• Exercise details: Please quote the following passage on fathers' rights groups in full, word for word.

• Text provided:
^^^^^^^^
Fathers’ Rights Groups have become a growing issue in American society. In response to the perceived high number of violent crimes committed against women by their male partners, the battered women’s movement (BWM) has been campaigning for greater awareness of domestic violence. (p. 723) With the widespread understanding that domestic violence is a serious problem in the United States and elsewhere, the BWM has found public support to create “tougher penalties against offenders and public vigilance against potential batterers, including fathers from dissolving families” (p. 723). At least partly in response to this, there has been a counter-movement of activists from the fathers’ rights movement (FRM) who argue that the battered women’s movements have created laws that targets men unfairly. Fathers’ rights groups have grown in numbers since the 1980s in Canada, the United Kingdom, Sweden, Australia, and the United States (p. 727). The fathers’ rights movement has argued that the legal system is making it difficult for them to be 'good fathers.' The FRM employs the argument that being a biological father is different from being a social father because a biological father is simply the individual who makes a genetic contribution, while a social father is one who engages in all of their children’s activities (p. 727) The FRMs "have tapped into the emerging cultural notion that in the healthiest families fathers are involved in all aspects of their children's daily lives.(p. 727).
^^^^^^^^
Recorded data
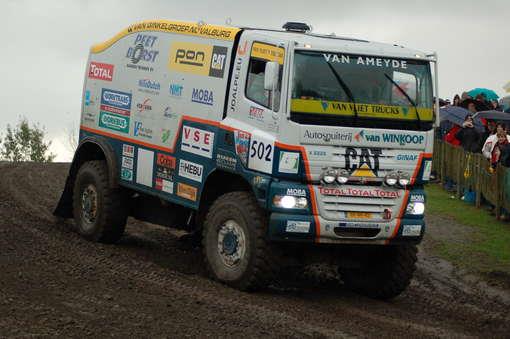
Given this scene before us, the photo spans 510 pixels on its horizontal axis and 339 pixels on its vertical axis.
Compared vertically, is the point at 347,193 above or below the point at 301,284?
above

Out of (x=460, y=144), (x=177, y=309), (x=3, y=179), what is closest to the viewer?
(x=177, y=309)

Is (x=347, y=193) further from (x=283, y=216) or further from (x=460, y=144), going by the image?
(x=460, y=144)

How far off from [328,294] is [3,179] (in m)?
10.4

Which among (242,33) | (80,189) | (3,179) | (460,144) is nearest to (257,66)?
(242,33)

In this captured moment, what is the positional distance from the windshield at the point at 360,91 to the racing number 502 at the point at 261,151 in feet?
1.54

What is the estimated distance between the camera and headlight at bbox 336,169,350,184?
13148mm

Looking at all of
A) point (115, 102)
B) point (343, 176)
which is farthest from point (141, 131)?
point (343, 176)

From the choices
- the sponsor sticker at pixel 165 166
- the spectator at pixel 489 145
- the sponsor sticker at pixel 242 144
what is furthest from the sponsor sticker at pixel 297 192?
the spectator at pixel 489 145

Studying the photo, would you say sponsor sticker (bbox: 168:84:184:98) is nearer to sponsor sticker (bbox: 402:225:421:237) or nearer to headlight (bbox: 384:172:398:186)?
headlight (bbox: 384:172:398:186)

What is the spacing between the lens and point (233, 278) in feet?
45.0

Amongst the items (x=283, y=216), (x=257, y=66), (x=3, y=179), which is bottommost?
(x=3, y=179)

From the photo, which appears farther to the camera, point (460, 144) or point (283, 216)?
point (460, 144)

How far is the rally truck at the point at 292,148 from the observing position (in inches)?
516

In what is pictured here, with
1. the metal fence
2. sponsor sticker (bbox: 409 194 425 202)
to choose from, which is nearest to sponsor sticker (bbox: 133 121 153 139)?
sponsor sticker (bbox: 409 194 425 202)
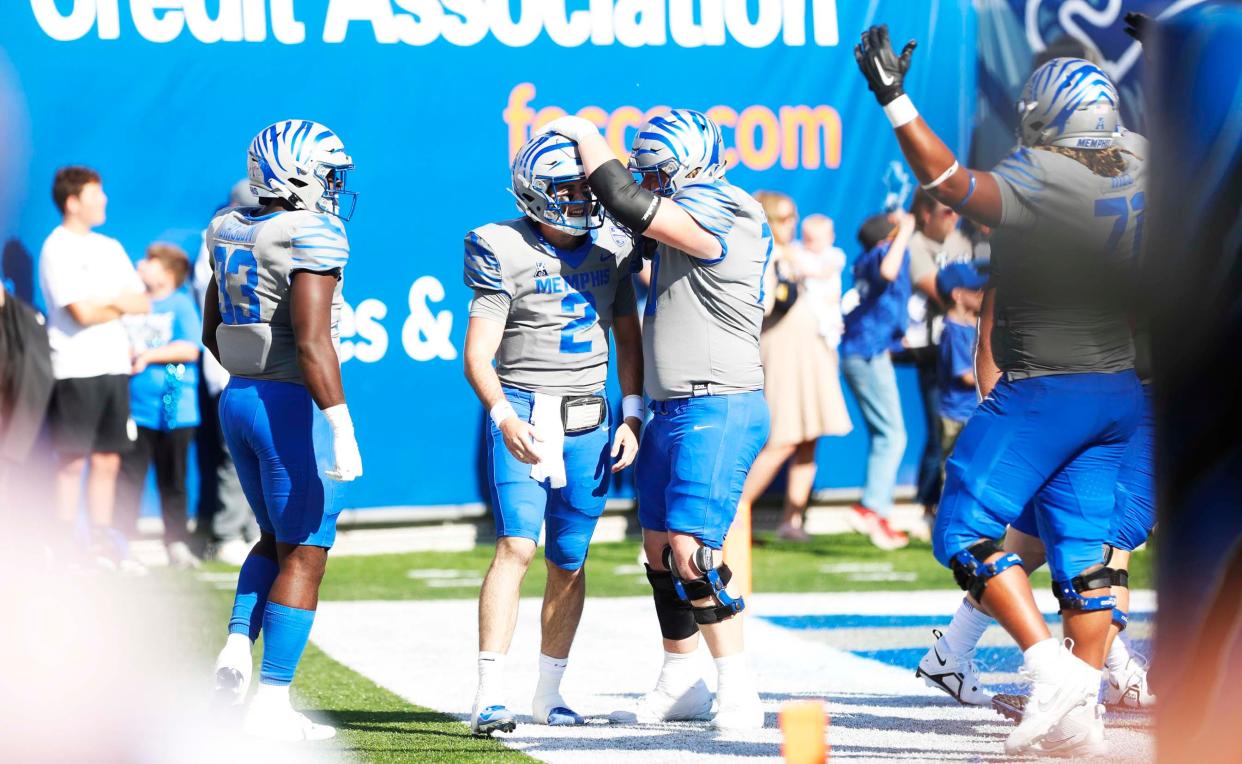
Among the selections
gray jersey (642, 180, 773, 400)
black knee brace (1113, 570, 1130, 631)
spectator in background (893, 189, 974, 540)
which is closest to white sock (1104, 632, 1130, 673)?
black knee brace (1113, 570, 1130, 631)

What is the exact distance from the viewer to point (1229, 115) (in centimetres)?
245

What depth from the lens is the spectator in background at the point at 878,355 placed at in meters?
10.8

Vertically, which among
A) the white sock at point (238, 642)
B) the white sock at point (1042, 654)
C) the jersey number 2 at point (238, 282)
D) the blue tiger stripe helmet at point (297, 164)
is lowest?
the white sock at point (238, 642)

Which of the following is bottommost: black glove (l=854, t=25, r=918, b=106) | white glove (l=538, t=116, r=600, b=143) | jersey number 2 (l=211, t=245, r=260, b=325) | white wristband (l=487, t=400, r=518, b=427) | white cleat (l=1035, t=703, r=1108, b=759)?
white cleat (l=1035, t=703, r=1108, b=759)

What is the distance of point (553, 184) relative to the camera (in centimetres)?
525

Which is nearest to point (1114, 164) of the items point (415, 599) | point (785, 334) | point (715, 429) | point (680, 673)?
point (715, 429)

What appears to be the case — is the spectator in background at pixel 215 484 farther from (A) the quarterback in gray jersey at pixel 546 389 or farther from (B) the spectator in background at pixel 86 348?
(A) the quarterback in gray jersey at pixel 546 389

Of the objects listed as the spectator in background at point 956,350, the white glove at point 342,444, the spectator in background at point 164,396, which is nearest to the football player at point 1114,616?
the white glove at point 342,444

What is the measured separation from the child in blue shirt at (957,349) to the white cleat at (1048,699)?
574 cm

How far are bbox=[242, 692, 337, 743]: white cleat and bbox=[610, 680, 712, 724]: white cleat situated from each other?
40.1 inches

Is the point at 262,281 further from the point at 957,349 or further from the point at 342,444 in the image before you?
the point at 957,349

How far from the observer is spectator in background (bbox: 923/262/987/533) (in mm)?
10430

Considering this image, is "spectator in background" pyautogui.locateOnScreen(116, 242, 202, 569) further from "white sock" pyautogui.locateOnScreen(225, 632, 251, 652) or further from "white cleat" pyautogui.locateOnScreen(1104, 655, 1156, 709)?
"white cleat" pyautogui.locateOnScreen(1104, 655, 1156, 709)

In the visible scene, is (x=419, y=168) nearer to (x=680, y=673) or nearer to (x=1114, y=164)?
(x=680, y=673)
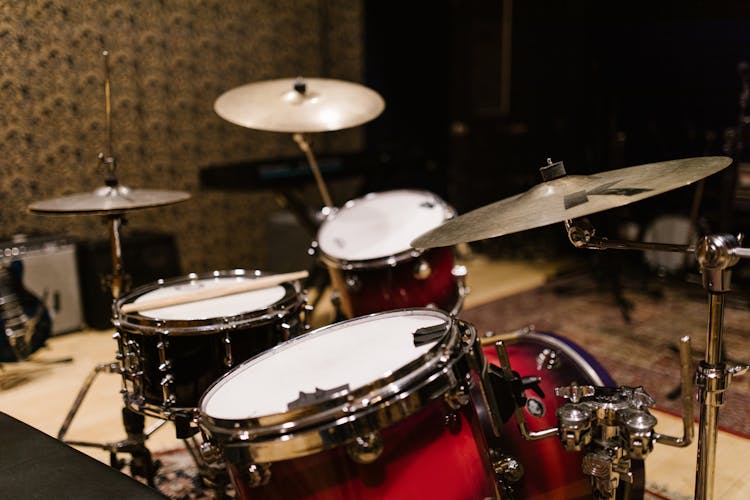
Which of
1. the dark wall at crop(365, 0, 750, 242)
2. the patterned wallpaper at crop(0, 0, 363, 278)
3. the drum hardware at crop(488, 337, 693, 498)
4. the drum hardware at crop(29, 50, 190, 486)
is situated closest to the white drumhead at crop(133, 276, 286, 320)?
Result: the drum hardware at crop(29, 50, 190, 486)

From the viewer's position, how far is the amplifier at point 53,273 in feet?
11.2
^^^^^^^^
• Task response:
Fathers’ Rights Groups have become a growing issue in American society. In response to the perceived high number of violent crimes committed against women by their male partners, the battered women’s movement (BWM) has been campaigning for greater awareness of domestic violence. (p. 723) With the widespread understanding that domestic violence is a serious problem in the United States and elsewhere, the BWM has found public support to create “tougher penalties against offenders and public vigilance against potential batterers, including fathers from dissolving families” (p. 723). At least partly in response to this, there has been a counter-movement of activists from the fathers’ rights movement (FRM) who argue that the battered women’s movements have created laws that targets men unfairly. Fathers’ rights groups have grown in numbers since the 1980s in Canada, the United Kingdom, Sweden, Australia, and the United States (p. 727). The fathers’ rights movement has argued that the legal system is making it difficult for them to be 'good fathers.' The FRM employs the argument that being a biological father is different from being a social father because a biological father is simply the individual who makes a genetic contribution, while a social father is one who engages in all of their children’s activities (p. 727) The FRMs "have tapped into the emerging cultural notion that in the healthiest families fathers are involved in all aspects of their children's daily lives.(p. 727).